NCSL Announces Support for Main Street Fairness Act

Map of how much states are losing in sales taxThe National Conference of State Legislatures (NCSL) announces its support for the Main Street Fairness Act, introduced today in both houses of Congress by Senator Dick Durbin of Illinois and Congressmen John Conyers of Michigan and Peter Welch of Vermont, and encourages federal lawmakers to support this important legislation.

At a time when states continue facing severe budget gaps—collectively $72.0 billion leading into the FY 2012 budget process according to NCSL—it is essential states be allowed to collect the revenue generated by sales taxes. In 2012, states will lose an estimated $23.3 billion, collectively, in uncollected sales taxes from out-of-state sales, with more than $11.3 billion alone from electronic commerce transactions, according to a study by the University of Tennessee.

“It is simply not good public policy to be unable to collect sales taxes from this significant, existing revenue source.
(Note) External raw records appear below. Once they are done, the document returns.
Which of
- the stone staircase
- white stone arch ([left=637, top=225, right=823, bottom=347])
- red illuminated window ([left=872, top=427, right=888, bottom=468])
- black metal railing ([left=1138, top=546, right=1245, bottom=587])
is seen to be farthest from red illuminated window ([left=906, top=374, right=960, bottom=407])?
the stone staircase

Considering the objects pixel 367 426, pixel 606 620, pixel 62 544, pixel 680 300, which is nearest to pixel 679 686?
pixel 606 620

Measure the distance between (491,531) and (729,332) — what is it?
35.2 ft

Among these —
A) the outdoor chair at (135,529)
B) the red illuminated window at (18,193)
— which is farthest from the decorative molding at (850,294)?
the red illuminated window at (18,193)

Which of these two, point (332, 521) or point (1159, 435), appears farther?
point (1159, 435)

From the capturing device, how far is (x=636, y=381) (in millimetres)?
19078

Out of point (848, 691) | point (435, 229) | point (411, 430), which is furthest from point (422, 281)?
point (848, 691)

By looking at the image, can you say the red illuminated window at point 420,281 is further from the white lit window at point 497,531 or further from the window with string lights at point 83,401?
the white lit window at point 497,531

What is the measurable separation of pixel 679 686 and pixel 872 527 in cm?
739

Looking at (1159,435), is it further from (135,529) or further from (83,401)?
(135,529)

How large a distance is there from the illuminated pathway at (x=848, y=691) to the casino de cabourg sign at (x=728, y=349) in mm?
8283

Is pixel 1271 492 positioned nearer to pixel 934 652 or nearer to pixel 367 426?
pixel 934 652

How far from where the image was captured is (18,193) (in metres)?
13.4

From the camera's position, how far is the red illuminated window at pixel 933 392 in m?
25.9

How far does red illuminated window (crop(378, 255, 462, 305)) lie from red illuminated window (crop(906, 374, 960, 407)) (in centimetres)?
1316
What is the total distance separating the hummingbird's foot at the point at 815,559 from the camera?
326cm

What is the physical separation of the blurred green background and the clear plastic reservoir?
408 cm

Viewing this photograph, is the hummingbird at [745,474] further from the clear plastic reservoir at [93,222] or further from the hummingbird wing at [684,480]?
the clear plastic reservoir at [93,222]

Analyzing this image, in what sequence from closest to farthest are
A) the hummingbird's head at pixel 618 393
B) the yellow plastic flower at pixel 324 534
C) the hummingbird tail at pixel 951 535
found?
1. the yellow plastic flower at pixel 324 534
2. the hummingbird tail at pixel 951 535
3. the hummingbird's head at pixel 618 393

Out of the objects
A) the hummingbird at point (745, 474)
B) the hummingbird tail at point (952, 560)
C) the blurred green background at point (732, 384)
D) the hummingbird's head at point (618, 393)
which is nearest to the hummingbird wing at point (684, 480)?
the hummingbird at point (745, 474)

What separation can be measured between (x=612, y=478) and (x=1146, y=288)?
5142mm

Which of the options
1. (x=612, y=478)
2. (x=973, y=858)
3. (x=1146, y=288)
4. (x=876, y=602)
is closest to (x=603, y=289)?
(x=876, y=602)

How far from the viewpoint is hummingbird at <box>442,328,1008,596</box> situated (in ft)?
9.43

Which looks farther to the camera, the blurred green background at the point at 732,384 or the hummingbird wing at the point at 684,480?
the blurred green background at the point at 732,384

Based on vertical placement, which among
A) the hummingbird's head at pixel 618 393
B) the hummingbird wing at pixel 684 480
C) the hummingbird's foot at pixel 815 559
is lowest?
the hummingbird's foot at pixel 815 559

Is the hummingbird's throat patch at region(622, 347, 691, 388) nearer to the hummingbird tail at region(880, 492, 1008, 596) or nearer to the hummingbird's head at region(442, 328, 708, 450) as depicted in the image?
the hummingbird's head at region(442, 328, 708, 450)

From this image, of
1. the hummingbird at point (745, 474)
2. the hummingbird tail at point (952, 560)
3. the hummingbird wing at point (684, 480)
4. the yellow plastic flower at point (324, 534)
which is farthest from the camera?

States urgently need these dollars to support basic services such as education and public safety,” said Senator Steve Morris, NCSL president-elect. "Congress can enhance state sovereignty and provide fiscal relief to the states without a penny coming from the federal government.”

“We’re not talking about adding a new tax on Internet commerce; we’re correcting a tax avoidance problem," said Senator Richard Moore, NCSL president. "Allowing some remote sellers to avoid this tax is unfair to the main street merchants that make up the lifeblood of our local communities.”

Beginning in 1999, NCSL, along with the National Governors Association (NGA), led the way for states to simplify and modernize the states’ sales and use tax collection systems with the Streamlined Sales and Use Tax Agreement. Twenty-four states already are part of the agreement, but federal legislation is needed for all out-of-state sales taxes to be collected.

If passed, the Main Street Fairness Act will remove the burdens to interstate commerce that were of concern to the Supreme Court in the 1967 Bellas Hess case, and the 1992 Quill v. North Dakota case. Through these cases, the Supreme Court acknowledged consumers owe the sales tax when they purchase goods through catalogs or over the Internet, but ruled that states cannot force retailers to collect the tax. This legislation will overturn these decisions and authorize states to collect sales taxes on out-of-state sales.

The legislation is a win for local businesses throughout the country by leveling the playing field between local businesses who have to collect sales taxes, and out-of-state merchants who currently do not. The legislation also removes the liability for businesses collecting sales taxes, ensuring that sellers are held harmless for calculations and collections using the certified technology provided by the Streamlined Sales and Use Tax Agreement.

NCSL is a bipartisan organization that serves the legislators and staffs of the states, commonwealths and territories. It provides research, technical assistance and opportunities for policymakers to exchange ideas on the most pressing state issues and is an effective and respected advocate for the interests of the states in the American federal system.